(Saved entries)
╭──

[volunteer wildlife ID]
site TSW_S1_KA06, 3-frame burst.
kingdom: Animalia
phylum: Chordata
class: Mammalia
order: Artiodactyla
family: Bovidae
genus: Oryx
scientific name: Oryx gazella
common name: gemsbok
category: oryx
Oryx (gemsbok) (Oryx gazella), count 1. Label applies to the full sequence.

╰──

- PROBLEM TO SOLVE
What is needed is a word-for-word copy of all the entries.

- TASK OUTPUT
[volunteer wildlife ID]
site TSW_S1_KA06, 3-frame burst.
kingdom: Animalia
phylum: Chordata
class: Mammalia
order: Artiodactyla
family: Bovidae
genus: Oryx
scientific name: Oryx gazella
common name: gemsbok
category: oryx
Oryx (gemsbok) (Oryx gazella), count 1. Label applies to the full sequence.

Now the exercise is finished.